Exercise A »
Which lines of the listing below contain the word "bush"? Copy out each of them.

— Start Extract provided —

I'm using the MT Interview tool to guide my interviews and I preface these with a short series of questions to warm up the candidate and test their preparation. Questions include:

1) Tell me about yourself.

2) Tell me what you know about our company.

3) What are your expectations for this position?

4) Tell me what you know about our industry.

5) Give me your thoughts on the pro's and con's associated with using Net Promoter as a KPI (Net Promoter experience is listed as required experience in the job posting they responded to)

6) What's the coolest thing you've seen on the Internet lately and why? (we're an Internet company, so I want to know how deeply seated their passion for the Internet is)

7) Tell me about your mentors. Who are they? How and why do they inspire you?

8) Tell me about your commitment to management and the steps you've taken to develop your craft (again, the original job posting clearly indicates that I'm looking for someone who is committed to management craft and development)

9) What are your views on accountability? (and again, this question is telegraphed in the job posting).

From these, I then go into the behavioral questions and we generally finish up after about 75-90 minutes.

Quite a few candidates stumble on the setup questions I listed above. They make it quite clear that they haven't done their background research or don't have the requisite experience to meet my expectations. If they can't tell me anything about the basic structure of our industry or present a reasoned opinion on Net Promoter, there isn't a chance that I'll hire them.

— End Extract provided —
— Start Raw records —

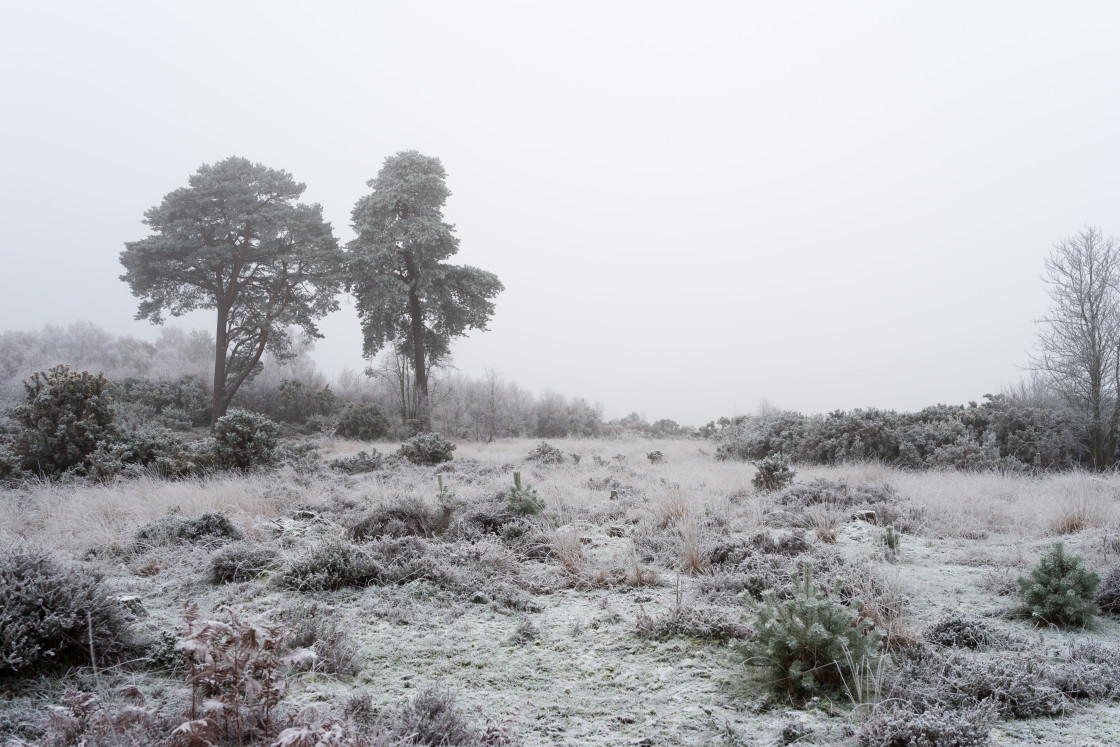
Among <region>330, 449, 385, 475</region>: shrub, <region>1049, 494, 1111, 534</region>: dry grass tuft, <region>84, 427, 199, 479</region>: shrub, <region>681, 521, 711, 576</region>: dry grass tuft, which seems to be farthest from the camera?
<region>330, 449, 385, 475</region>: shrub

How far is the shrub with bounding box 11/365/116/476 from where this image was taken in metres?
9.74

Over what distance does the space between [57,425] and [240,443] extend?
2878 millimetres

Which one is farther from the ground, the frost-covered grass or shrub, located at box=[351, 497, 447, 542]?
shrub, located at box=[351, 497, 447, 542]

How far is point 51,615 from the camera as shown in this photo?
2.67 metres

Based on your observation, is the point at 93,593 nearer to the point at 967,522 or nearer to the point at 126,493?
the point at 126,493

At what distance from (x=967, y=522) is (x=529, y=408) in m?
24.2

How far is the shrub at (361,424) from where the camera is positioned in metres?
22.3

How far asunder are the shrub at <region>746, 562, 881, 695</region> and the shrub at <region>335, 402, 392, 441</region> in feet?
69.1

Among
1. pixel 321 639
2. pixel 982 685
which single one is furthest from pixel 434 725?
pixel 982 685

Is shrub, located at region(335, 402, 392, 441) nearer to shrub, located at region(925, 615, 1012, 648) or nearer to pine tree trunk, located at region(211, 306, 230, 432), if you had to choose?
pine tree trunk, located at region(211, 306, 230, 432)

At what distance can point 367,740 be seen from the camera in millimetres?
1945

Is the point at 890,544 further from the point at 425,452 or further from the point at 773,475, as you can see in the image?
the point at 425,452

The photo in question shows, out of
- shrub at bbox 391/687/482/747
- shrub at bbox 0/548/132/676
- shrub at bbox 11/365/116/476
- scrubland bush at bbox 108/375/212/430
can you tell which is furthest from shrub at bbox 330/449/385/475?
scrubland bush at bbox 108/375/212/430

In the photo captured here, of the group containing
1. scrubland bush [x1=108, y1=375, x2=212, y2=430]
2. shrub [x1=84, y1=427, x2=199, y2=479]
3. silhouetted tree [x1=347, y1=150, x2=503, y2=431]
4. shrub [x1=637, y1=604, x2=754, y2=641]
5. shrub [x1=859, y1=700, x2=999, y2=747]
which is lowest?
shrub [x1=637, y1=604, x2=754, y2=641]
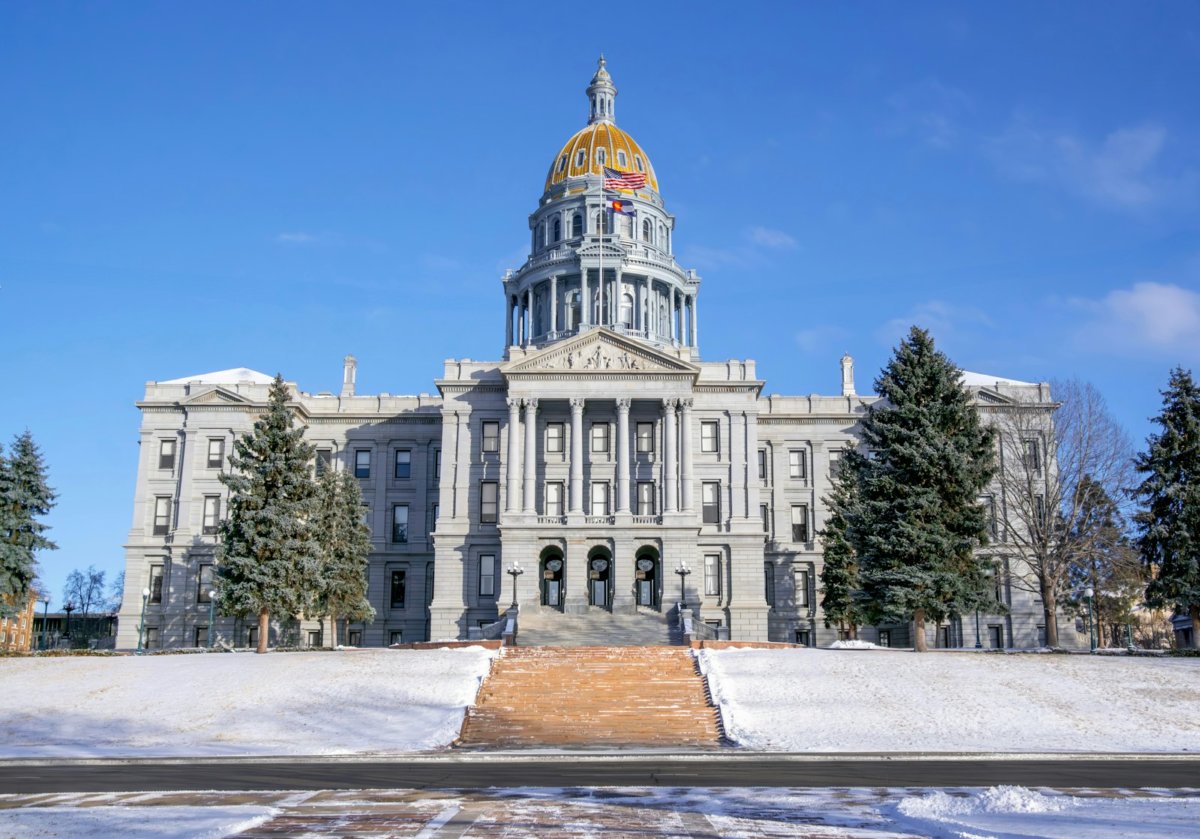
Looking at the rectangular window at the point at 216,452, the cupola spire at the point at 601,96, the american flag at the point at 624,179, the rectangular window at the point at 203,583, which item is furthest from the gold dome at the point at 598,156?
the rectangular window at the point at 203,583

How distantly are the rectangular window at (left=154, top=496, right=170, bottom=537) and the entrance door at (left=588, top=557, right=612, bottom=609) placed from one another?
979 inches

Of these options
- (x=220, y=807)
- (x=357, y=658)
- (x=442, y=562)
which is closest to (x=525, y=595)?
(x=442, y=562)

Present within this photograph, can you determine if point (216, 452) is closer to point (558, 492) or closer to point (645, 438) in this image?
point (558, 492)

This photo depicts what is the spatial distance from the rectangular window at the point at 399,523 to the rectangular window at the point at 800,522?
2284 centimetres

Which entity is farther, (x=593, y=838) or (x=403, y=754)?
(x=403, y=754)

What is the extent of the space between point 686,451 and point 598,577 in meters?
8.40

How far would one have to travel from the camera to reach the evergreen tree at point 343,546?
2084 inches

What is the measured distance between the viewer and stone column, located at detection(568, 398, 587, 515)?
2275 inches

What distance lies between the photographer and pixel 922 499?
135ft

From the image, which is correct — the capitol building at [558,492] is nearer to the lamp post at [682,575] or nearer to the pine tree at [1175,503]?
the lamp post at [682,575]

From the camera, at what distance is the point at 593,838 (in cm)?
1227

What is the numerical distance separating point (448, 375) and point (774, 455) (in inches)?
785

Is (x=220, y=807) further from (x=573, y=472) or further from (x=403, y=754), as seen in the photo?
(x=573, y=472)

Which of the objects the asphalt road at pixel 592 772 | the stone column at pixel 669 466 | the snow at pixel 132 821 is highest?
the stone column at pixel 669 466
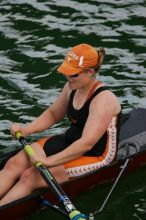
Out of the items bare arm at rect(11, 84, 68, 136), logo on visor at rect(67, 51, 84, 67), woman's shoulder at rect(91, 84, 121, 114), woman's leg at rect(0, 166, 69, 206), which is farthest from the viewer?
bare arm at rect(11, 84, 68, 136)

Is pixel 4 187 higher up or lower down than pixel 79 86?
lower down

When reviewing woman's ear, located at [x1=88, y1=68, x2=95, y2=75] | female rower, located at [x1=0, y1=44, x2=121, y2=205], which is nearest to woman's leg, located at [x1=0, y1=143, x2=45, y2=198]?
female rower, located at [x1=0, y1=44, x2=121, y2=205]

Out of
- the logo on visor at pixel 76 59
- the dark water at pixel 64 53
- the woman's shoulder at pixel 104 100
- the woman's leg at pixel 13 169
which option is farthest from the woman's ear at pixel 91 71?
the dark water at pixel 64 53

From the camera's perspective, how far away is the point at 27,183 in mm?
9516

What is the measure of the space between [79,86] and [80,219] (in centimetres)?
190

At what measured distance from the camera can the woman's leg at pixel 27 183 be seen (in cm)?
938

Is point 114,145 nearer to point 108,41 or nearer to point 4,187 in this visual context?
point 4,187

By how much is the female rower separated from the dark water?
65 centimetres

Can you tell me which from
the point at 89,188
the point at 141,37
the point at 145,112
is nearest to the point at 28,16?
the point at 141,37

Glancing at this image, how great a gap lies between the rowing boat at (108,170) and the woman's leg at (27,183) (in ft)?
0.56

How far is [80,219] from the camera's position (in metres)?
8.67

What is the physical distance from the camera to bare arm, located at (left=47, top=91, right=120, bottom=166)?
31.3 feet

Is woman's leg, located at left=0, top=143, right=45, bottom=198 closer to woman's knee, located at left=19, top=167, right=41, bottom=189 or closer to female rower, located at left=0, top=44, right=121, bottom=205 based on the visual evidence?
female rower, located at left=0, top=44, right=121, bottom=205

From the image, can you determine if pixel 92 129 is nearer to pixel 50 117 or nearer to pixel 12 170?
pixel 50 117
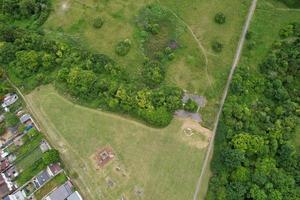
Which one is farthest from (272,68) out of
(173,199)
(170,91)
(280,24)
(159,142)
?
(173,199)

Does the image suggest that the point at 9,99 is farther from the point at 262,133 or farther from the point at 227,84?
the point at 262,133

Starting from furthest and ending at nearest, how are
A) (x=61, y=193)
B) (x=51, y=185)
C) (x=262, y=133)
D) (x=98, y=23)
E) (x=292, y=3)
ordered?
(x=292, y=3) → (x=98, y=23) → (x=262, y=133) → (x=51, y=185) → (x=61, y=193)

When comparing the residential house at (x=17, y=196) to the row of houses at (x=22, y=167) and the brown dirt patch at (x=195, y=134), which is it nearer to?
the row of houses at (x=22, y=167)

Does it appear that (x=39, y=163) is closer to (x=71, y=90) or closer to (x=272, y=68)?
(x=71, y=90)

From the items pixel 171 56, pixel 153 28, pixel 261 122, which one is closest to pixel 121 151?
pixel 171 56

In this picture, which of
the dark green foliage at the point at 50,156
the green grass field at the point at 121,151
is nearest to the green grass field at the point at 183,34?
the green grass field at the point at 121,151

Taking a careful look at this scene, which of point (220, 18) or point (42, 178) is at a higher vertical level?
point (220, 18)

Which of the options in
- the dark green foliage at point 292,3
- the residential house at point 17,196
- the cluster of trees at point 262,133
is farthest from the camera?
the dark green foliage at point 292,3

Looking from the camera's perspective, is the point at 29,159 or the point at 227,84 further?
the point at 227,84
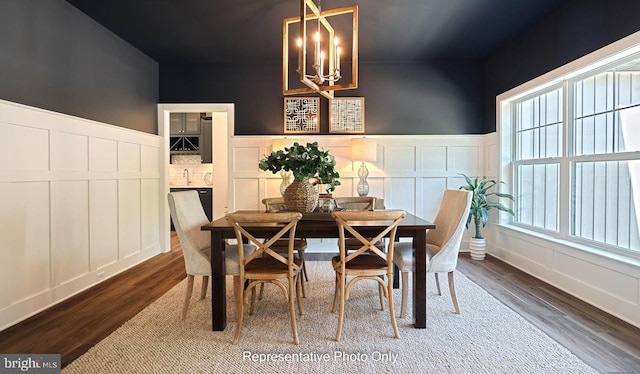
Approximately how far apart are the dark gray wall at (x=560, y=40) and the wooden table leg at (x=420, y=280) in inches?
89.3

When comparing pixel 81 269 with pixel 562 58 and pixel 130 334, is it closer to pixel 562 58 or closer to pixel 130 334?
pixel 130 334

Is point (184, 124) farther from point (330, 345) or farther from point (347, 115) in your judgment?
point (330, 345)

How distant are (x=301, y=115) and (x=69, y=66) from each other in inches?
106

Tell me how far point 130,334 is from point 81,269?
137cm

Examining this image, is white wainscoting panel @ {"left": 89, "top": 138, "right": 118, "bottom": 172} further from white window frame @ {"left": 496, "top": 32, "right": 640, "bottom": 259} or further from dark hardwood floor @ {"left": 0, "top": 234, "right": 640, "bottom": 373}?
white window frame @ {"left": 496, "top": 32, "right": 640, "bottom": 259}

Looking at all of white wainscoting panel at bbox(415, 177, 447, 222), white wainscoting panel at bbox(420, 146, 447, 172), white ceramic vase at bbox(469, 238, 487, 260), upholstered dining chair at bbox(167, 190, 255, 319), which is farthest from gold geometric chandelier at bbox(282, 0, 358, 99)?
white ceramic vase at bbox(469, 238, 487, 260)

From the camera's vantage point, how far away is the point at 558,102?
3.55m

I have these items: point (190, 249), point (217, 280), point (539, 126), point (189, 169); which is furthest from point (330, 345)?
point (189, 169)

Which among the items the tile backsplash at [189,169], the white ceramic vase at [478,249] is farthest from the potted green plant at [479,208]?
the tile backsplash at [189,169]

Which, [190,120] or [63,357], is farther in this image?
[190,120]

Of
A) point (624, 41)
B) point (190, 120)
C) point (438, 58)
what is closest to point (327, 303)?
point (624, 41)

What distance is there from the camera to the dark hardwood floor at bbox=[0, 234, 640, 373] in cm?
211

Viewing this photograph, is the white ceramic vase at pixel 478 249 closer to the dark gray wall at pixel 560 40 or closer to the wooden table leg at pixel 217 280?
the dark gray wall at pixel 560 40

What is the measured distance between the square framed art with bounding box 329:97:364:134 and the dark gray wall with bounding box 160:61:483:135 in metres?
0.09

— End Raw records —

Exercise B »
Answer these about the interview post above:
(i) What tool does the writer use to guide interviews?
(ii) Which metric are candidates asked to weigh the pros and cons of using as a KPI?
(iii) After about how many minutes do the interviews generally finish?

Result A »
- scrubland bush at bbox 108/375/212/430
scrubland bush at bbox 108/375/212/430
1. scrubland bush [x1=108, y1=375, x2=212, y2=430]

Result B »
(i) The MT Interview tool.
(ii) Net Promoter.
(iii) About 75-90 minutes.